The Vermont based organization, best known for Cabot Cheese, is looking for hundreds of bad beat stories, one from every player who turns out to play in the Atlantic City event benefiting the Community Food Bank of New Jersey, Southern Branch.
Cabot's Senior Vice President of Marketing, Roberta MacDonald, is excited about this first time venture, "we make food and want to help others who give food away," she said.
MacDonald and a dozen Cabot Creamery representatives were at Wednesday's kickoff reception, along with food bank dignitaries and state officials. Also on hand were professional poker players Steve Dannenmann and Roy "The Oracle" Winston.
"Most people go to their refrigerator and there's food in it," said Dannnenmann the 2005 WSOP runner-up, "but some people don't have a refrigerator or even a place to call home. These are tough times and it’s nice to give something back and help others make ends meet.”
The Southern Branch of the New Jersey Food Bank is the lifeline for thousands of impoverished families in Cape May, Atlantic, Cumberland and Burlington Counties. Last year the branch gave out 5.1 million pounds of food, a 29% increase from the previous fiscal year. It's great the bank is helping those in need, but it's alarming that the numbers continue to climb.
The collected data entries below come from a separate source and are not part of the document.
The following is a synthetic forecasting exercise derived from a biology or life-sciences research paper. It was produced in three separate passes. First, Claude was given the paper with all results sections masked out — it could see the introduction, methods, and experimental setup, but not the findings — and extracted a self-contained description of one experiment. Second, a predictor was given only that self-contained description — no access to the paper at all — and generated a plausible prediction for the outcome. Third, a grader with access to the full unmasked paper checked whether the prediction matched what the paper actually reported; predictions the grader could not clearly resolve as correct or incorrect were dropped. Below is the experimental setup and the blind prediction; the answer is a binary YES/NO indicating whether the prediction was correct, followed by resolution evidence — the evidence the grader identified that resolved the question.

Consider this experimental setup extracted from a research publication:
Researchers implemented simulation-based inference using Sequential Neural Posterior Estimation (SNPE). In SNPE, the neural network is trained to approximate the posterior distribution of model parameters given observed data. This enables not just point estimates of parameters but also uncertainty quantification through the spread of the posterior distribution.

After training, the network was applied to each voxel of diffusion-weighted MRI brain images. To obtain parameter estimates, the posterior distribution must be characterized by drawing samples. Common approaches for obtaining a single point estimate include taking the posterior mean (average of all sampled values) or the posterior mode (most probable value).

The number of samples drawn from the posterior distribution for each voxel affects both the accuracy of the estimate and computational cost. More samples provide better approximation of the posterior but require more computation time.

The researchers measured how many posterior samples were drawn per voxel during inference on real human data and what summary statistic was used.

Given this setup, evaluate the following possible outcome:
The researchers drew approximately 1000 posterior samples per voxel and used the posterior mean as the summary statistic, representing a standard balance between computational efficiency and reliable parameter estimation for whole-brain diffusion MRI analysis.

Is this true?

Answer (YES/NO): NO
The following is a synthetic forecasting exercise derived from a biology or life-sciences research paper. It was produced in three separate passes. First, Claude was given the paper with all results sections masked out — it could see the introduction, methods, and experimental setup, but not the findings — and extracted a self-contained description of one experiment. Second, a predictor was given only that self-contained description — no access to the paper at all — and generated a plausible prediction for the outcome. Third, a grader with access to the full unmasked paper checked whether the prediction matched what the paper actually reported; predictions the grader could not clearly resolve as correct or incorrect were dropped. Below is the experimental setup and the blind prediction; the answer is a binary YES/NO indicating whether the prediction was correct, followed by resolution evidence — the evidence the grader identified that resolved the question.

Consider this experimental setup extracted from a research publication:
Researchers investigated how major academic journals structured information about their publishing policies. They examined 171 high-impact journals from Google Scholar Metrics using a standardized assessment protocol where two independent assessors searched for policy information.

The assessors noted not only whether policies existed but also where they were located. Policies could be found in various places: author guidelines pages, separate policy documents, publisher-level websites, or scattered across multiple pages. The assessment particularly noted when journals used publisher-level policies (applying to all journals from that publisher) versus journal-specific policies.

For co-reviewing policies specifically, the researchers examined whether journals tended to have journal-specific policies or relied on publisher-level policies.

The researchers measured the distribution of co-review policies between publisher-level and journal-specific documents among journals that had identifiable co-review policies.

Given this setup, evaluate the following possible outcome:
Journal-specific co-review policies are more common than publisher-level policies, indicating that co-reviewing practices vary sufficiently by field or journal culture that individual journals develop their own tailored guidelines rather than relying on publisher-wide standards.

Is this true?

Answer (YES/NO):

"We're very thankful of Cabot," said Margie Barham, Executive Director of the Southern Branch, "they're a valuable resource in our fight against hunger." Barham added that this time of year is when food bank supplies are at their lowest and the current economy is making things worse than usual.
In addition to hosting the Put a Bad Beat on Hunger tournament, Cabot donated $20,000 to the Food Bank. "We not only want to contribute financially, but we also want to bring awareness to people in need," said MacDonald.
"You see (the charity event) Ante Up for Africa, but we have our own problems at home and right here in New Jersey." She added, "if it were up to me, we'd be doing this in every poker room across the country."
"I think it's a great event," said Winston, the 2007 Borgata Poker Open Main Event Champion. "I've had a good life as a doctor and as a poker player, and anytime I can give back I try to do it," and added, "this is a cause I believe in, I'm glad to be here."
Thursday's tournament starts at 2 pm and is a $300 entry fee ($260 + $40). Dannenmann and Winston will both be in the field competing with Borgata regulars. As an added prize pool bonus, Cabot is tacking on to first place an entry into the Main Event of Borgata's Poker Open in September, a $3,500 value.
"We're going to introduce hundreds of poker players to the world's best cheese and once they taste it they'll want to go home and buy it," boasted MacDonald.
During Wednesday’s reception Cabot honored local ShopRite stores for their contributions to the Southern Branch of the food bank. “Without them we couldn’t provide the services that we do,” said Barham.
We've all heard the story of how the villain hit a two-outer on the river, ending the hero's day. But what about the story of a single mother of two children who depends on food banks for day to day survival?
Cabot Cooperative and the New Jersey Food Banks know it all too well and Thursday they're hoping to hear a lot of bad beat stories at Borgata as they try to send hunger to the rail.